Extrait choisi:
○ ○ ○

La pancréatite et la prison ont fatigué Kamel presque autant que sa vie d’alcoolique et sa relation chaotique avec Mounera, dont il essaie de se distancier en l’appelant « cette personne-là ». Il explique à l’audience qu’il a interdiction d’entrer en contact avec elle, mais que c’est elle qui vient le voir, alors qu’elle habite de l’autre côté de la ville. « Elle ne me laisse pas tranquille, elle m’empêche de rentrer chez moi en me bloquant dans l’escalier, elle m’a même poussé. Quand je suis passé, elle m’a retenu par l’épaule, et je lui ai mis un coude de coude, en arrière, sans regarder où je frappais.
— Monsieur, dit la présidente, un coup de coude qui arrive pile poil dans l’œil ? C’est peu vraisemblable (Kamel fait une moue, l’air de dire ‘pourquoi donc ?’). Et puis elle est blessée au bras aussi, et à d’autres endroits.
— On s’est attrapés tous les deux, moi aussi je suis blessé !
— Pourquoi vous n’appelez pas la police ?
— Parce qu’à chaque fois, c’est moi qu’ils interpellent. Vous voyez la cicatrice que j’ai là ? Elle m’a jeté un mug à un mètre de distance. Pourquoi je n’ai pas porté plainte ? Par amour !
— À un moment, il faut prendre ses responsabilités. Et vous êtes condamné plusieurs fois.

○ ○ ○

Données fournies:

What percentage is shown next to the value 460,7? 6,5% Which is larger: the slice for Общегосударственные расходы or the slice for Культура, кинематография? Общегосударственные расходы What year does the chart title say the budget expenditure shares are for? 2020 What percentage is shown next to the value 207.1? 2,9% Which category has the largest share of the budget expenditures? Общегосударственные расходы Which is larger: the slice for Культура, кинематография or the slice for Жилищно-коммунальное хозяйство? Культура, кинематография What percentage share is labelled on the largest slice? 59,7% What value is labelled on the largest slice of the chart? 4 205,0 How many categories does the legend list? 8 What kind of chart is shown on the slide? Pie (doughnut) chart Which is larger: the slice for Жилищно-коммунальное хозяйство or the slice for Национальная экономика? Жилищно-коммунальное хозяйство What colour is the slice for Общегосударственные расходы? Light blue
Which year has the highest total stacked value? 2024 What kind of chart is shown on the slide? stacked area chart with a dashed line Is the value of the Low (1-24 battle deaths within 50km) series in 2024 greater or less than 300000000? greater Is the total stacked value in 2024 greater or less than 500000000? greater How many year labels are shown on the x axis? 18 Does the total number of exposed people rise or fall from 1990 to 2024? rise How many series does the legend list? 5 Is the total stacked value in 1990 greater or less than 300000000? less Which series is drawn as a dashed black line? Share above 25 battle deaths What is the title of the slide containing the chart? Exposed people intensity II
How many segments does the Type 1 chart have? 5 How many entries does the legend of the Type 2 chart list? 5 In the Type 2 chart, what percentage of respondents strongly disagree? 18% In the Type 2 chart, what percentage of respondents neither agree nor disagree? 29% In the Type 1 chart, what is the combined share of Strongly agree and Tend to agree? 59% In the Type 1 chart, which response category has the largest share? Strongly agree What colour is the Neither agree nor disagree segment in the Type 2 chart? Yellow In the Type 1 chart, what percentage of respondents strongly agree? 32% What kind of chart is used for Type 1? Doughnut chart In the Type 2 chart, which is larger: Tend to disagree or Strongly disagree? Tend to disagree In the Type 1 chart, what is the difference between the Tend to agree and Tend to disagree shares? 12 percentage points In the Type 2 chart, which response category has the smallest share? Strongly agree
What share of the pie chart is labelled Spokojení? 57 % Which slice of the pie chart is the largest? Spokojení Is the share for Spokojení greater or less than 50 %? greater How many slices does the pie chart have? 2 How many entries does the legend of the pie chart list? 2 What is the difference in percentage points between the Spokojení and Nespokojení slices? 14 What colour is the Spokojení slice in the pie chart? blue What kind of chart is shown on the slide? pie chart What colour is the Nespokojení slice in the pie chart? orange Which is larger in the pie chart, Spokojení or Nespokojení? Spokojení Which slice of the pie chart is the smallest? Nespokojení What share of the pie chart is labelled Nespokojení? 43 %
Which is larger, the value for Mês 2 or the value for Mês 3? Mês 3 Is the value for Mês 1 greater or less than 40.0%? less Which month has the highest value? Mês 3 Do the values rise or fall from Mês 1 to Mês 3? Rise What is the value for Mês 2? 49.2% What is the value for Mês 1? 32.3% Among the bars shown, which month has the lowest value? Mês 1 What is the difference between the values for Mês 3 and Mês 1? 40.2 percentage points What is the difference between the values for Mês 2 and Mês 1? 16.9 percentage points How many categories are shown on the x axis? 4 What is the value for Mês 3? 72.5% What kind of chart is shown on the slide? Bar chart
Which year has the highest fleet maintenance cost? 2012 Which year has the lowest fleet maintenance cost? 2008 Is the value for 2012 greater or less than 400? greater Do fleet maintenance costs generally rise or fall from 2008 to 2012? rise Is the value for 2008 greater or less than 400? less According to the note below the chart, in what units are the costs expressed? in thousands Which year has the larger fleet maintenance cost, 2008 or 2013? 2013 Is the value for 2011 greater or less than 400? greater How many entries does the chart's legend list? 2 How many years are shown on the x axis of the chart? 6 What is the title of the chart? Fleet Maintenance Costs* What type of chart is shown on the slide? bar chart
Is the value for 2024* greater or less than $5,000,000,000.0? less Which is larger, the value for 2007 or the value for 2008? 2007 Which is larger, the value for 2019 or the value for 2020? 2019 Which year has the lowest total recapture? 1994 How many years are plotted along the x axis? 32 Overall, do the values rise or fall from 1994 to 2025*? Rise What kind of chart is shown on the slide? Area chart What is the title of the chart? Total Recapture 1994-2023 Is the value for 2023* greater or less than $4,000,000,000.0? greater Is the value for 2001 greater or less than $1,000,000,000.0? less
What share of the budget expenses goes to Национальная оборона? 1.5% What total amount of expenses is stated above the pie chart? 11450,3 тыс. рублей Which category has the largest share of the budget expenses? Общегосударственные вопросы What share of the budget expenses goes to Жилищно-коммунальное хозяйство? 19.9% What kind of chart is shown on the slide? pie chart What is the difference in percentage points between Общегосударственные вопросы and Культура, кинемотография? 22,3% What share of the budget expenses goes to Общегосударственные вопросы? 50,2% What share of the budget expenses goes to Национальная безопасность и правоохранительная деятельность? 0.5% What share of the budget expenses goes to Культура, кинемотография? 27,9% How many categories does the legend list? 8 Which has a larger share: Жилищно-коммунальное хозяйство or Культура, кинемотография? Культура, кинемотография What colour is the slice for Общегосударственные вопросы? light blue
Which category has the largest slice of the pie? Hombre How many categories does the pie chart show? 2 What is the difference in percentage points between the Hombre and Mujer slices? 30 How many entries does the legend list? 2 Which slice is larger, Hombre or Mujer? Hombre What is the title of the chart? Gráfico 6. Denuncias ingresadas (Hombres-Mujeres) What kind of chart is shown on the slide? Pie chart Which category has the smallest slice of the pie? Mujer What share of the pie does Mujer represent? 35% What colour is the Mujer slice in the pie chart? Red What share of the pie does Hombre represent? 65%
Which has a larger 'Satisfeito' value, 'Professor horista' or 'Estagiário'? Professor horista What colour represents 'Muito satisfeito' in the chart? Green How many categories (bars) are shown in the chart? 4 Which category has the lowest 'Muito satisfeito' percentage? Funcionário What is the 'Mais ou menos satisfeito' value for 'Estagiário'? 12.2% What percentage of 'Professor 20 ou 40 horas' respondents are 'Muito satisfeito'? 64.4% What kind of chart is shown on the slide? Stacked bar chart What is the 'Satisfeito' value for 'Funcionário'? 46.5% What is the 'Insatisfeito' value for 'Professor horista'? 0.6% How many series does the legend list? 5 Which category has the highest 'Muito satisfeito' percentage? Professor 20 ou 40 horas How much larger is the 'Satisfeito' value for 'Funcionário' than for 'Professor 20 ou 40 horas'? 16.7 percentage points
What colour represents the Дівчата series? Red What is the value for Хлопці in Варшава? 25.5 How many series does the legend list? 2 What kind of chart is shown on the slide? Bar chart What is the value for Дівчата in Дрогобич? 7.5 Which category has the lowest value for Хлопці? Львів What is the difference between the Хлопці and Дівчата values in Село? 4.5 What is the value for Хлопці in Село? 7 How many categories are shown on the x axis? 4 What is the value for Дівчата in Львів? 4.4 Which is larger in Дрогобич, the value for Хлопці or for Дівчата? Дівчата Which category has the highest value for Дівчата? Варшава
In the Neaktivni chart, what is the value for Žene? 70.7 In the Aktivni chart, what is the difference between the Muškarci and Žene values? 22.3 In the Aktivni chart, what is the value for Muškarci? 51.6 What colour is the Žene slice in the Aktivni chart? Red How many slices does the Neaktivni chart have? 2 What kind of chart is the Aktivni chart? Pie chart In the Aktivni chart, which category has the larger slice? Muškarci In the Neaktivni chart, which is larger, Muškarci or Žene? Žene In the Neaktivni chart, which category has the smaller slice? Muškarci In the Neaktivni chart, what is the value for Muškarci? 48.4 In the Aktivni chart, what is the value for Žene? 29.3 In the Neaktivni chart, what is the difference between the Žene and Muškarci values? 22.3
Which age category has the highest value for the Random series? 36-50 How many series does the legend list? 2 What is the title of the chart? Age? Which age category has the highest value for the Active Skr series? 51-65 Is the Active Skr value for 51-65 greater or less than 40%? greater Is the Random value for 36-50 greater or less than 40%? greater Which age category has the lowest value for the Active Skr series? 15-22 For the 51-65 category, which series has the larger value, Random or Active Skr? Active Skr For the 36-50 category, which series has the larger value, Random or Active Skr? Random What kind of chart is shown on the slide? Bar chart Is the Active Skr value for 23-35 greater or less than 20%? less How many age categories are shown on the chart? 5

○ ○ ○

Consigne: Relevez toutes les parties du corps nommées dans l'extrait sur l'audience de Kamel. Les lignes n'interviennent en rien dans ce travail.

Travail réalisé: L'épaule, le coude, l'œil et le bras.